To really understand it, you need to look at where else it was used. Let me give you a few examples…
“And this he said about Judah: “Hear, O LORD, the cry of Judah; bring him to his people. With his own hands he defends his cause. Oh, be his help against his foes!” – Deuteronomy 33:7
“We wait in hope for the LORD; he is our help and our shield.” – Psalm 33:20
“Yet I am poor and needy; come quickly to me, O God. You are my help and my deliverer; O LORD, do not delay.” – Psalm 70:5
Do you hear it ladies? Do you see the real call to us that was intended with our Ezer title?
Comrade. Ally. One who fights beside them.
Rescuer. Lifesaver. One who fights for them.
Perfect Compliment. One who they can’t win without.
The word is used to describe our God, our Great Ezer. And us as wives.
There will be a time when he needs us most. When he is undervalued or unfulfilled at a job he knows provides for his family. When he is feeling sorrow and grief that he doesn’t know how to express. When he is struggling in sin. When he is is fighting a battle within his own mind and heart and the odds seem to be against him.
And that is the place when it is so easy to pull away, because the words sting and the sin betrays and the man who stands before you now does not even resemble the one who stood before you as you said those vows.
But it is when he needs you most.
You can’t take responsibility for his actions and you certainly aren’t condoning his behavior, but you can realize that perhaps, like me, you left your post. You dropped your guard. You went AWOL on being his ezer.
On the brink of marital collapse, I realized I couldn’t change my husband or his behavior, but I could accept responsibility for my part and seek my Great Ezer to help me not retaliate and not retreat when my husband needed me to come alongside and fight with him, fight for him.
This was my chance to be Christ-like in my response to my husband and react with love, forgiveness, selflessness and grace. My husband saw my response and it helped him fully grasp the love and grace God had for him. It let him know that I was his wife, his divine ezer perfectly provided by God to walk this earth with and that I would be with him, by his side, helping him win these battles. His fight would be my fight. The victory would be ours together.
The truth is all of our marriages are in a battle. We have an enemy who seeks to steal and destroy. We are under the constant barrage of a culture that gives us an arsenal of justifications for waving the white flag of defeat. We need to stop fighting each other and realize we have a common enemy.
Fight the good fight for your man and your marriage, because this may just be when he needs you most.

### Set exercise a
Reproduce everything in the passage on the ezer from "Perfect Compliment. One" down to "said those vows.", substituting "temptation" for "sin".
The passage on the ezer above and the entries that follow are unrelated material.

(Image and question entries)

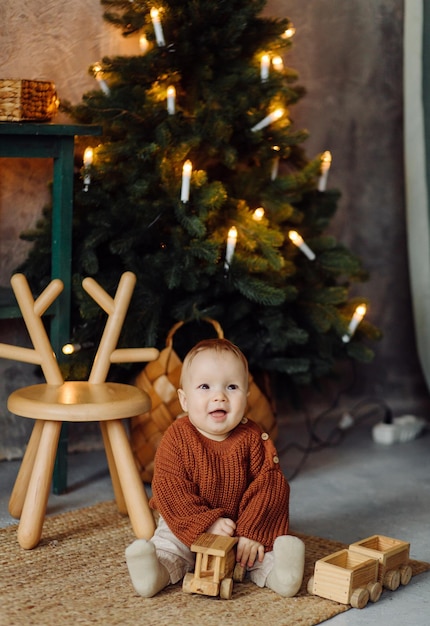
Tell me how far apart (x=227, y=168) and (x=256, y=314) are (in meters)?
0.37

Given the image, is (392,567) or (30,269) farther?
(30,269)

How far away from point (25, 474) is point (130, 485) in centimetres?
24

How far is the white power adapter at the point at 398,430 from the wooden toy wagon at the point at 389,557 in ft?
3.34

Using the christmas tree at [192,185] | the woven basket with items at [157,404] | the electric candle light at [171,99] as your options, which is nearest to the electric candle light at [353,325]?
the christmas tree at [192,185]

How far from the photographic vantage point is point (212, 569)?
1.62 metres

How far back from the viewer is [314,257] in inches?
96.1

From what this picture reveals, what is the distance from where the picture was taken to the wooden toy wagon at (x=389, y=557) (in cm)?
166

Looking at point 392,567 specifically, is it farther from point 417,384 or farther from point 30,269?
point 417,384

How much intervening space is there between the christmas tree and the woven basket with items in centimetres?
5

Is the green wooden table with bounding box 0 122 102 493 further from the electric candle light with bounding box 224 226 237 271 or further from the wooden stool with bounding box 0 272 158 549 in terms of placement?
the electric candle light with bounding box 224 226 237 271

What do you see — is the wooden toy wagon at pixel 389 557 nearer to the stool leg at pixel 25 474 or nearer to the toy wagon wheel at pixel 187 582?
the toy wagon wheel at pixel 187 582

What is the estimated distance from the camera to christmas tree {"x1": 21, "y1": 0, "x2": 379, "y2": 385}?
2.22 m

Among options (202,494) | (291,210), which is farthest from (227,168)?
(202,494)

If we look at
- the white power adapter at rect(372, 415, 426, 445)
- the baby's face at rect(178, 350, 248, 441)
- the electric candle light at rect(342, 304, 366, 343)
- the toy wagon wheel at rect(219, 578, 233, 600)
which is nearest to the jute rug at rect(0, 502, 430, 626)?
the toy wagon wheel at rect(219, 578, 233, 600)
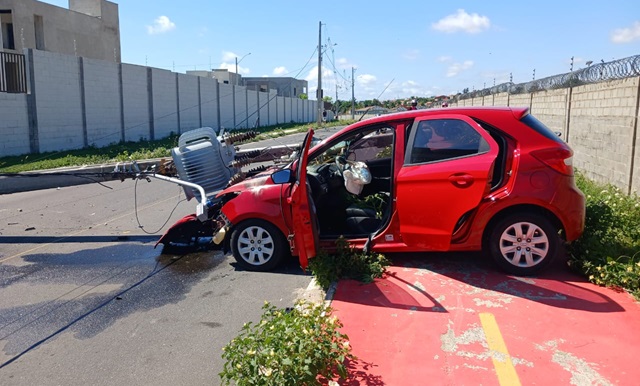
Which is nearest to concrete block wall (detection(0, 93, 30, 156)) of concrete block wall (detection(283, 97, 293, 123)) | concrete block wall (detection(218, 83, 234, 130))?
concrete block wall (detection(218, 83, 234, 130))

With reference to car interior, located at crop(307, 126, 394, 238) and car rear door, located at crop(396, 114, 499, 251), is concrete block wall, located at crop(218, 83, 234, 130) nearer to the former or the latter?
car interior, located at crop(307, 126, 394, 238)

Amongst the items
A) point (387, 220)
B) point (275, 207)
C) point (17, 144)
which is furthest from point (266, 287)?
point (17, 144)

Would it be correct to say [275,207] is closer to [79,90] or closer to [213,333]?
[213,333]

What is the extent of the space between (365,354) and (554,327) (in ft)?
5.36

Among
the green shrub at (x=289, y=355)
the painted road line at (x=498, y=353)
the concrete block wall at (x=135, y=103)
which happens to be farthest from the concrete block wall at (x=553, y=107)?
the concrete block wall at (x=135, y=103)

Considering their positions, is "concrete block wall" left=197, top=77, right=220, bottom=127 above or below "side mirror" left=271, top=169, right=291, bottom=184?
above

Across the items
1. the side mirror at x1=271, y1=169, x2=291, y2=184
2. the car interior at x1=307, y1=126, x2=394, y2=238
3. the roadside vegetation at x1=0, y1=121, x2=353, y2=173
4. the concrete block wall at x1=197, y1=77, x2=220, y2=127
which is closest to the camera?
the side mirror at x1=271, y1=169, x2=291, y2=184

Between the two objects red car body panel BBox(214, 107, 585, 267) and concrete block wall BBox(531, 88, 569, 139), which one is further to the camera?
concrete block wall BBox(531, 88, 569, 139)

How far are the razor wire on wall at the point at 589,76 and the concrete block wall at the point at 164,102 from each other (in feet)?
65.4

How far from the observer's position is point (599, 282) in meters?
5.34

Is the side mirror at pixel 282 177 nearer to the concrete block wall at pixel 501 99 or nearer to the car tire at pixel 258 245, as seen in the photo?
the car tire at pixel 258 245

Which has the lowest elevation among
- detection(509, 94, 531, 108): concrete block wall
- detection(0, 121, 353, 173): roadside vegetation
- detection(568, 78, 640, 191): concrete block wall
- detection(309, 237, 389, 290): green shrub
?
detection(309, 237, 389, 290): green shrub

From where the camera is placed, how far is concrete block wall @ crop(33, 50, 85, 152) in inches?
826

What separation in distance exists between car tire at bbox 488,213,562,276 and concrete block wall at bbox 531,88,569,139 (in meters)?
7.59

### Set exercise b
Collect every line of the entries that contains the string "inches", treating uppercase and lowercase as distinct.

### Worked solution a
Perfect Compliment. One who they can’t win without.
The word is used to describe our God, our Great Ezer. And us as wives.
There will be a time when he needs us most. When he is undervalued or unfulfilled at a job he knows provides for his family. When he is feeling sorrow and grief that he doesn’t know how to express. When he is struggling in temptation. When he is is fighting a battle within his own mind and heart and the odds seem to be against him.
And that is the place when it is so easy to pull away, because the words sting and the temptation betrays and the man who stands before you now does not even resemble the one who stood before you as you said those vows.

### Worked solution b
How far back from the viewer is [314,257] in inches?
From where the camera is placed, how far is concrete block wall @ crop(33, 50, 85, 152) in inches?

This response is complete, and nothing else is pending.